--- Document extract Enclosed Below ---

Kings of Leon
Target Center, Minneapolis
Thursday, March 6, 2014
The Kings of Leon have come a long way since the start of their year-long hiatus. And by that, we just mean they're no longer ditching shows three songs in due to drunkenness or pigeon shit. Otherwise, they're still stuck in the same, tired routine. At their Target Center stop on the Mechanical Bull tour last night, the Followill brothers and cousin stayed on their respective sides of the stage, made little effort to engage the crowd (or one another, for that matter), and Caleb sort of looked like he wanted to die.
They did make a few winning choices, however. The first of which was choosing to tour with Grammy-winning guitarist Gary Clark Jr., who kicked off the night with a versatile compilation of blues, funk and R&B. One minute, Clark was spitting out dynamic guitar solos, and the next, he was singing in falsetto for an R&B ballad, inspiring drunk girls in the pit to slow dance.

--- End of Enclosed Document extract ---
--- Source data Enclosed Below ---

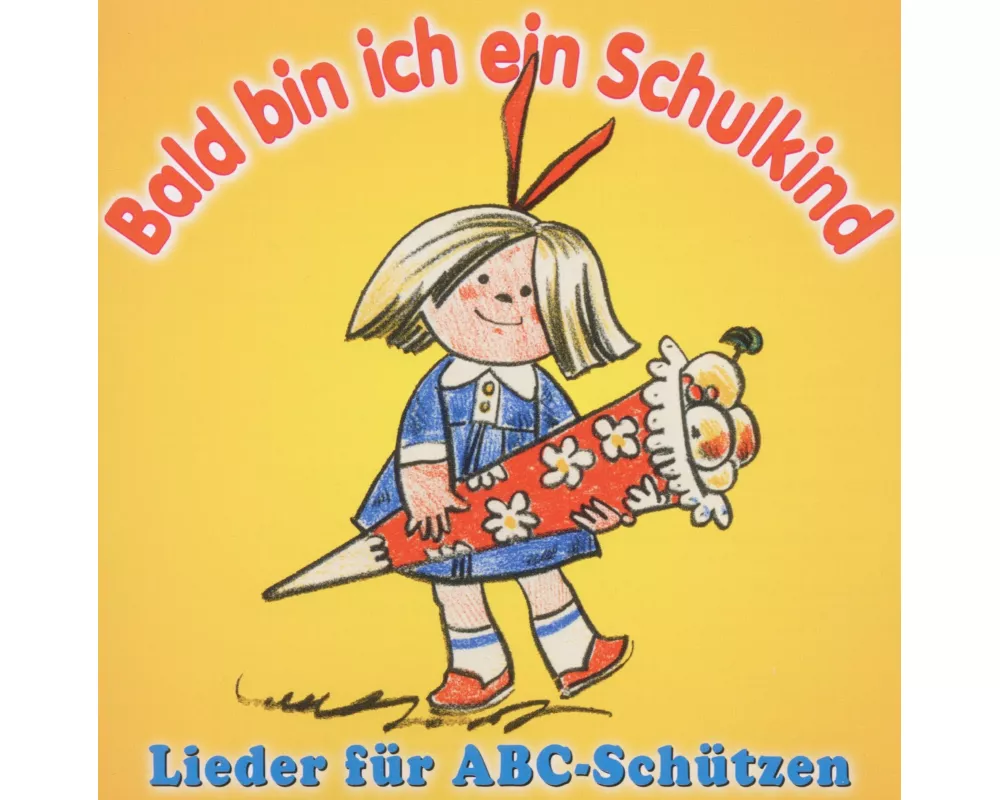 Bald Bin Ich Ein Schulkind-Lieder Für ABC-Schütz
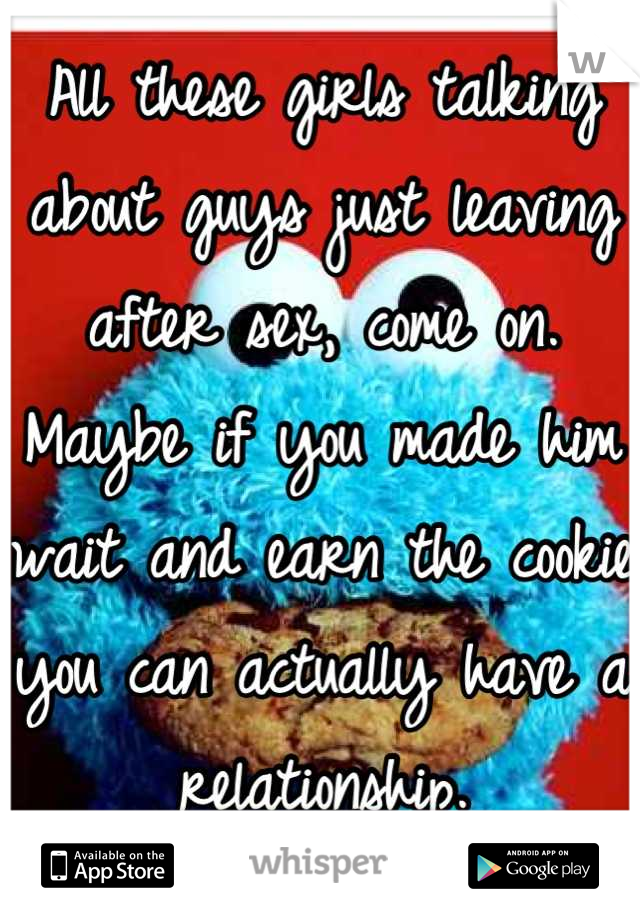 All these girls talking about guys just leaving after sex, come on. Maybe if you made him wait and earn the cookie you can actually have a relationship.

--- End of Enclosed Source data ---

Could you carry on the Kings of Leon concert review from its last sentence?

## Exercise result
Hardly anyone in the crowd seemed to know who Clark was, proven by numerous overheard remarks -- the most ridiculous being, "Is this Kings of Leon?" But by the end of his set, Clark had gained an arena's worth of fans. He said it best himself in his hit "Bright Lights" with the words, "You gonna know my name by the end of the night."
And it was true, if for no other reason than that his was the only other name on the ticket. Clark received a standing ovation and during the break, you couldn't go more than ten seconds without hearing someone comment on his chops. Clark has the whole package -- he's beautiful, wears tasteful man scarves, destroys the six string, and could probably make a career as a singer alone.
If only we could say the same for the Kings.
The set started out well enough, perhaps because the band was concealed behind a massive translucent wall of fabric for the first song. As they played through "Charmer," video clips of a wolf chasing a girl in a white dress were projected onto the massive screen behind the fabric wall, which was almost entertaining enough to fool us into thinking Caleb was singing in a coherent manner, but not quite. He mumbled through the entire song as though he was drunk, tired of trying, or a combination of the two. Not a good way to start.
After the second song, Caleb addressed the audience. "Thank y'all very much. We're Kings of Leon," he said. The crowd screamed so loud, you'd swear they'd forgotten.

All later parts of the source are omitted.